Gestern war es tagsüber so heiß, dass wir keine großen Ausflüge unternommen haben. Am Vormittag kam Raouf auf einen Abschiedsschwatz an Bord, leider waren seine Damen mit den Vorbereitungen für die zahlreichen für heute erwarteten Verwandschaftsbesuche beschäftigt, wir hätten sie zu gerne ein bisschen bewirtet. Am frühen Abend haben uns unsere französischen Bootsnachbarn auf einen Apéro eingeladen, Volker war glücklich, dass er die kleine nette alte Hündin auf den Schoß nehmen konnte, wir haben extra Leckerli eingesteckt.

Zum Abendessen haben wir versucht, unsere letzten Dinar unters Volk zu bringen, sind aber wieder nur auf 55, mit Trinkgeld auf 60 Dinar gekommen (ca. 20 Euro), selbst mit Schnitzel und Seafood und einem – natürlich alkoholfreien – Cocktail wird das hier nicht mehr. Am Samstag haben wir noch Proviant, Obst, Gemüse und Fleisch für die Überfahrt eingekauft, und selbst um 10 Uhr morgens war es schon so heiß, dass wir uns ein Taxi vom Markt zur Marina geleistet haben.
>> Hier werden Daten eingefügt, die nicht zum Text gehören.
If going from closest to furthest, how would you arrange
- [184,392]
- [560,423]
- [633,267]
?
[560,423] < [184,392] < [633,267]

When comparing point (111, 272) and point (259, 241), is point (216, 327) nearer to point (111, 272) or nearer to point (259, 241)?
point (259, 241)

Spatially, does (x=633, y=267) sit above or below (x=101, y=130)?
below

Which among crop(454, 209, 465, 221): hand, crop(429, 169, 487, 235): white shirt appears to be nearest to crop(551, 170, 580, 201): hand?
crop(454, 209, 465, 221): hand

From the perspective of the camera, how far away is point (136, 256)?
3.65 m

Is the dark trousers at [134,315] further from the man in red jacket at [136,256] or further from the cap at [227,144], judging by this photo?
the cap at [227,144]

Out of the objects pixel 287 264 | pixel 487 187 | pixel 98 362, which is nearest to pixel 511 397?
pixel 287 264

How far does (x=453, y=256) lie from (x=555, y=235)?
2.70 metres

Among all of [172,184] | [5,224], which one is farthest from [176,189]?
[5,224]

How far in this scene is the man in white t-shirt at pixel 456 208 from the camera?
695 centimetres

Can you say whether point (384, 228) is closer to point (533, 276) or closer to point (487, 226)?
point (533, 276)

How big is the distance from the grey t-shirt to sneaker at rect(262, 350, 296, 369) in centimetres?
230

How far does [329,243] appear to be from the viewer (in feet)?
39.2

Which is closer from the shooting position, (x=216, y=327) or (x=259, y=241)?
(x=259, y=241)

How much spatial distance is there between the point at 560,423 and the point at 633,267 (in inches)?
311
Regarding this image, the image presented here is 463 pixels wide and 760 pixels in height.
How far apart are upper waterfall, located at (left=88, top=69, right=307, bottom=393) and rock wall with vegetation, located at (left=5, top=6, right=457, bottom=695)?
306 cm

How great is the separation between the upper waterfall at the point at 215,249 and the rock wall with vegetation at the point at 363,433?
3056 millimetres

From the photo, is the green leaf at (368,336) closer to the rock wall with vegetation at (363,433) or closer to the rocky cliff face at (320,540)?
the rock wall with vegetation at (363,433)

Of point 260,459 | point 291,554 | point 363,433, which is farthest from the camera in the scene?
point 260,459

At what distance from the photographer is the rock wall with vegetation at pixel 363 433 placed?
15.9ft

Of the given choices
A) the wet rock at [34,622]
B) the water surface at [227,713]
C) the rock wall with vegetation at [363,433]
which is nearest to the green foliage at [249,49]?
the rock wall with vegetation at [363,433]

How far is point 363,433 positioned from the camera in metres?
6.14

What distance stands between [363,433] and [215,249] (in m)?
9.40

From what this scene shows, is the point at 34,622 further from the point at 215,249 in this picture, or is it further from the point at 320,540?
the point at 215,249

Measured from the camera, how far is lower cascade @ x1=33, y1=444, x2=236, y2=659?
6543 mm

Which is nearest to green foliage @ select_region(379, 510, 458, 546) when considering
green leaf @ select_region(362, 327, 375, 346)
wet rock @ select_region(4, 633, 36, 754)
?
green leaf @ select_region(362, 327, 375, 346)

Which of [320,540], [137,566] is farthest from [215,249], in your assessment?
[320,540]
Gut, das war nicht sehr weit, man läuft zu Fuß ca. 12 – 20 Minuten, aber der Fahrer wollte in der Marina weniger als einen Dinar haben, wie geht das denn?

Wenn ich das hier abschicke, sind wir an der Südspitze von Sardinien, dort werden wir noch einmal den Wetterbericht checken und dann sind wir wieder einmal nicht erreichbar. Wir wünschen allen unseren Lesern eine gute Zeit und melden uns, wenn wir in Frankreich angekommen sind.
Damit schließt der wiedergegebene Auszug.